▶ [Exercise aim] Please set down the data word for word; images do not go in the copy.

▶ [Available records]
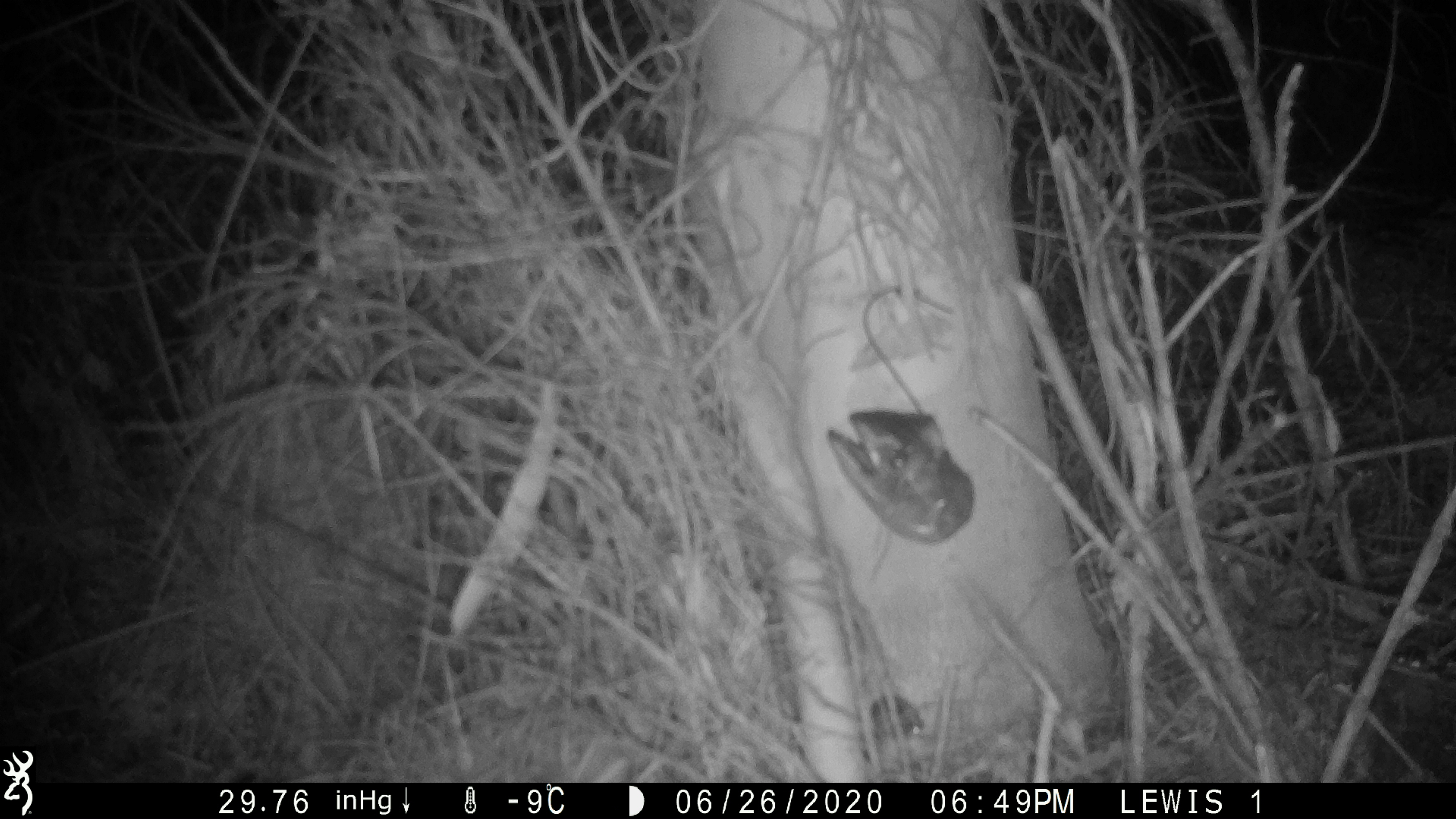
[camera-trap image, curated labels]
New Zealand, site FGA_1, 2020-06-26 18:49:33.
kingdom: Animalia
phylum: Chordata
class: Mammalia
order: Rodentia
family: Muridae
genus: Mus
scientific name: Mus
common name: mouse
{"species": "mouse (Mus)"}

▶ [Response to the exercise]
[camera-trap image, curated labels]
New Zealand, site FGA_1, 2020-06-26 18:49:33.
kingdom: Animalia
phylum: Chordata
class: Mammalia
order: Rodentia
family: Muridae
genus: Mus
scientific name: Mus
common name: mouse
{"species": "mouse (Mus)"}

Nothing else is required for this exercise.